Va cependant, va, mon chéri,
Puisque ta mère te réclame,
Va réjouir une autre femme
Dont le sein ne t’a point nourri.

Restons dans ces données du sentiment maternel et filial, en citant les strophes du poëte Léontie, qui n’est pas seulement un sincère ami de la Muse, mais qui a aussi bien mérité de l’érudition, en recueillant les Chants populaires de la Flandre, et en composant un recueil volumineux qui sera bientôt soumis aux suffrages des mille partisans de cette nouvelle branche de la poésie :


Souvenir filial.

Est-il vrai ? jusqu’à toi ma voix s’est fait entendre ?
Pour ton chant plein d’espoir, ô poëte merci !
Mon intime douleur tu devais la comprendre,
Car ta mère était morte, et tu l’aimais aussi.

Avant l’heure funèbre où s’éteint l’espérance
De ton plus cher trésor le ciel l’a dépouillé,
Et moi, je garde au cœur paisible en apparence,
Un nom, saint entre tous, que les pleurs ont mouillé.

Au monde insouciant cachons bien nos alarmes,
Mais, puisque tu l’as dit, nos deux âmes sont sœurs ;
Un instant devant Dieu, laissons couler nos larmes,
À pleurer ceux qu’on aime il est quelques douceurs.

Tu ne la connus point ma bonne et sainte mère,
Ce vénérable front de blancheur couronné ?
Elle m’avait voué ses jours, sa vie entière,
Hélas ! elle mourut pour m’avoir trop donné…

Quand Dieu me la reprit, mon âme eut le vertige ;
Longtemps, humble jouet de troubles décevants,
Je crus rêver ; — depuis, comme une herbe sans tige
Je subis ma douleur et roule à tous les vents !

En vain, la poésie ou la science austère
M’appelant aux hauteurs ou la Foi s’exila,
Me dit : « Détache un peu tes regards de la terre »
Moi, je fixe sa tombe et je dis : « Elle est là !.. »

Je vais baiser le seuil de la chambre déserte,
Où nul depuis sa mort n’a voulu pénétrer,
Et, serrant de mes mains, ma plaie encore ouverte,
Ainsi qu’un pauvre enfant, je me mets à pleurer…

Mais à quoi bon des pleurs ? il faut lutter et vivre ;
Le cœur toujours rempli d’amertume ou de fiel,
L’homme doit s’avancer vers le but qui délivre ;
Le bonheur est un fruit qu’on ne goûte qu’au ciel.

Si j’écrivais une anthologie française, je glanerais dans les recueils de MM. Louis Goujon, de Châlons, de l’abbé Fayet, de Mlle Bourotte, de M. Monavon, de Grenoble, et de bien d’autres encore.

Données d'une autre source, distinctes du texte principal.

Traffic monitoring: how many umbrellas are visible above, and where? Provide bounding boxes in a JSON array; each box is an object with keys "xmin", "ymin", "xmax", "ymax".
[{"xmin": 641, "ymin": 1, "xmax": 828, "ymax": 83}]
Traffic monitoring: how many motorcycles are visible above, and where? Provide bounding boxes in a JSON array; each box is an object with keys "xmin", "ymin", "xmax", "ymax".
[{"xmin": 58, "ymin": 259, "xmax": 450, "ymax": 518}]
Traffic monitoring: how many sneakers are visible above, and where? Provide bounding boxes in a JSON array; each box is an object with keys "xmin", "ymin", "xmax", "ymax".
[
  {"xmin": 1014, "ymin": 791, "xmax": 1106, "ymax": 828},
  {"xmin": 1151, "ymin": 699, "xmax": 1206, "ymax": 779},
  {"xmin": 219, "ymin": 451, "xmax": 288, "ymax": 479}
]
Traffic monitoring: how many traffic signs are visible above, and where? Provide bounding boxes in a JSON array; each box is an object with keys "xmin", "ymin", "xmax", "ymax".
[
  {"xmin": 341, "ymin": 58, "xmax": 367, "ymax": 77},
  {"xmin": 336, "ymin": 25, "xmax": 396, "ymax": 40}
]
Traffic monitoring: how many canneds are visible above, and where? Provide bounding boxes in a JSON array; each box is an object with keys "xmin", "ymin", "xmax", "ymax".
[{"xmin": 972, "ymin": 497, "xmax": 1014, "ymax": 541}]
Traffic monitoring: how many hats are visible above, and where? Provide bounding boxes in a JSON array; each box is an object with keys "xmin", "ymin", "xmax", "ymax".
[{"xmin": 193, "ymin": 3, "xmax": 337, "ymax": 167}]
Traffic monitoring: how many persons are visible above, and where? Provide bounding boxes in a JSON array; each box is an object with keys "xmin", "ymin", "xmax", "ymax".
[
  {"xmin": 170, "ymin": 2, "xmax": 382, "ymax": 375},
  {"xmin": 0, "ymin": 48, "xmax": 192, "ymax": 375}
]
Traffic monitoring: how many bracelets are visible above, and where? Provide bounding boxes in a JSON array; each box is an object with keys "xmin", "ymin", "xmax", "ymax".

Mais l’espace me manque, et je me contente de remarquer que ce qui fait l’antithèse insoluble, nécessaire, avec la poésie de Paris, c’est le sentiment moral opposé au scepticisme ou à l’indifférence artistique de celle-ci. Écoutez M. Francisque Tronel, qui se permet tout-à-coup d’apostropher Goethe, le disciple de Voltaire, à propos de Werther. Où a-t-il puisé cette audace de se prendre corps à corps avec un géant ? Dans le sentiment moral, plus fort encore que le sentiment de l’art, et le vrai régulateur des sociétés.


Après une lecture de Werther.

Gœthe, quel noir levain soulevait ta pensée,
Quand, sans craindre qu’un jour t’étreignît le remords,
Ton génie enfantait la fatale odyssée
Où Werther s’abandonne aux baisers de la mort.

L’espérance, avant toi, salutaire rosée,
Tombait sur l’âme ardente et calmait son transport,
Mais ta muse en a fait une affreuse risée,
Et grâce à toi, l’on pose en victime du sort.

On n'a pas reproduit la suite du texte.